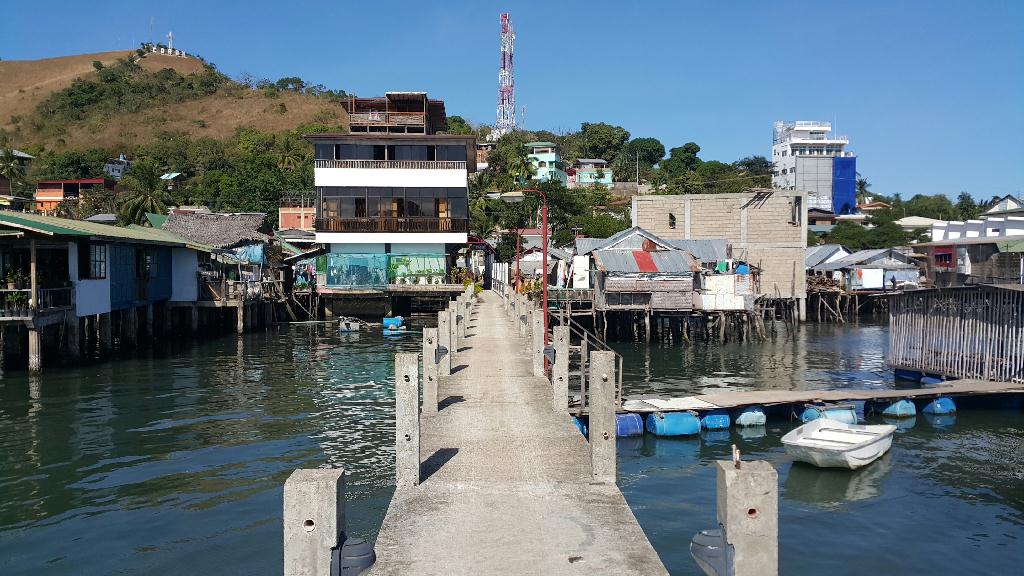 anphibiko dive...이곳 코론은 트라이시클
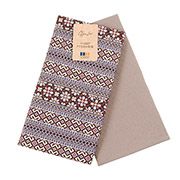 Набір кухонних рушників Ружа Home Line сіро-бежевий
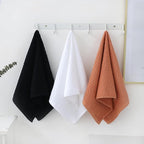 Pidada Hand Towels Set of 4 Striped Pattern 100% Cotton Absorbent Soft - Image 2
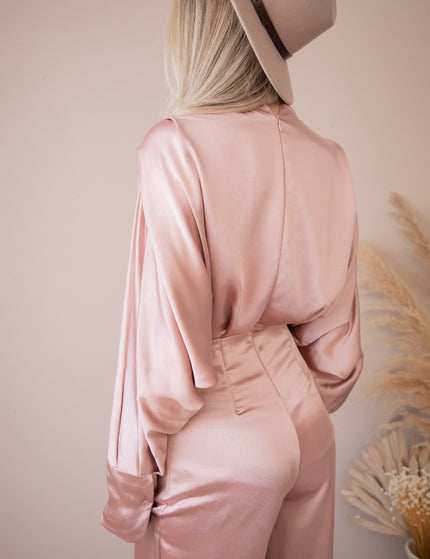 Jumpsuit - Silky Sue - Altrosa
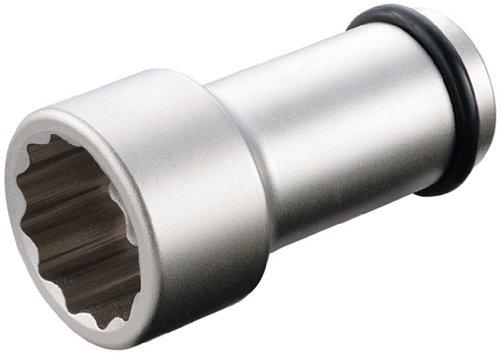 TONE 6NW-38L100 インパクト用ロングソケット(12角)の通販はau PAY マーケット - ECJOY! | au PAY ...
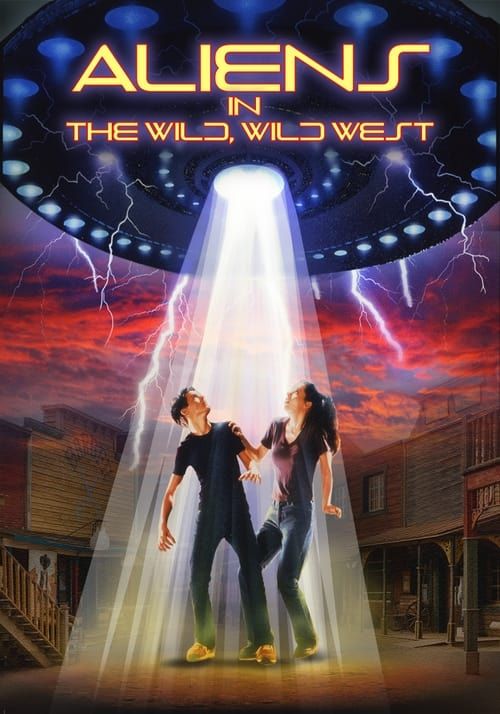 Key visual of Aliens in the Wild, Wild West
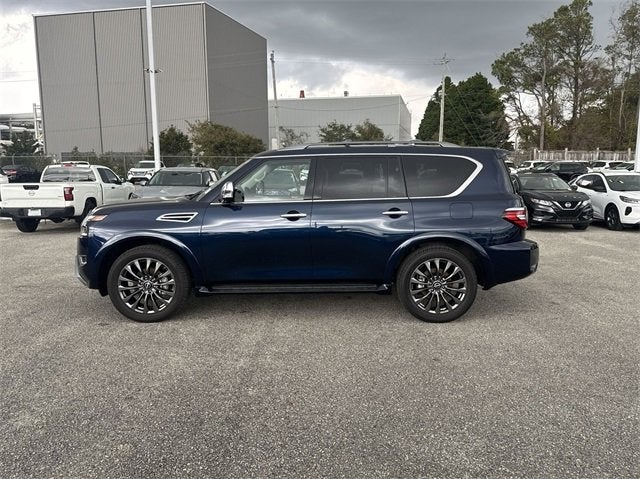 2024 Nissan Armada Platinum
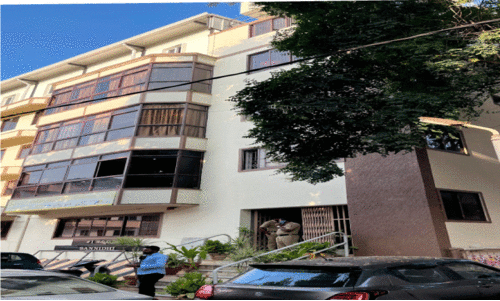 ക​രാ​റു​കാ​ര​ന്റെ ഫ്ലാ​റ്റി​ൽ​നി​ന്ന് ക​ണ്ടെ​ടു​ത്ത​ത് ഭൂ​മി ക​ച്ച​വ​ട​ത്തി​ന്റെ പ​ണ​മെ​ന്ന് മ​ക​ൻ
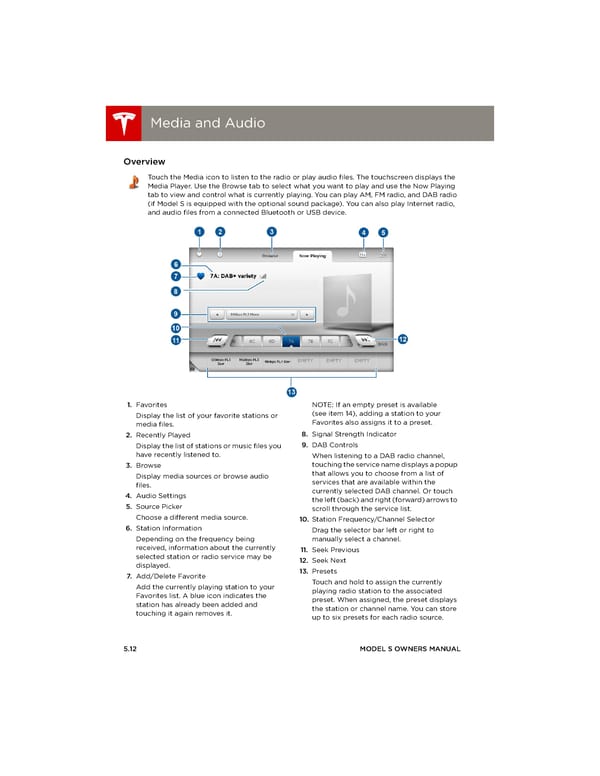 Tesla Model S | Owner's Manual - Page 76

※

*WHAT TO WORK ON*. Quote the material word for word, starting at its first line and stopping after the line that contains "TONE 6NW-38L100 インパクト用ロングソケット(12角)の通販はau". Leave the pictures out of your answer.

*SOLUTION TO THE PROBLEM*.
 anphibiko dive...이곳 코론은 트라이시클
 Набір кухонних рушників Ружа Home Line сіро-бежевий
 Pidada Hand Towels Set of 4 Striped Pattern 100% Cotton Absorbent Soft - Image 2
 Jumpsuit - Silky Sue - Altrosa
 TONE 6NW-38L100 インパクト用ロングソケット(12角)の通販はau PAY マーケット - ECJOY! | au PAY ...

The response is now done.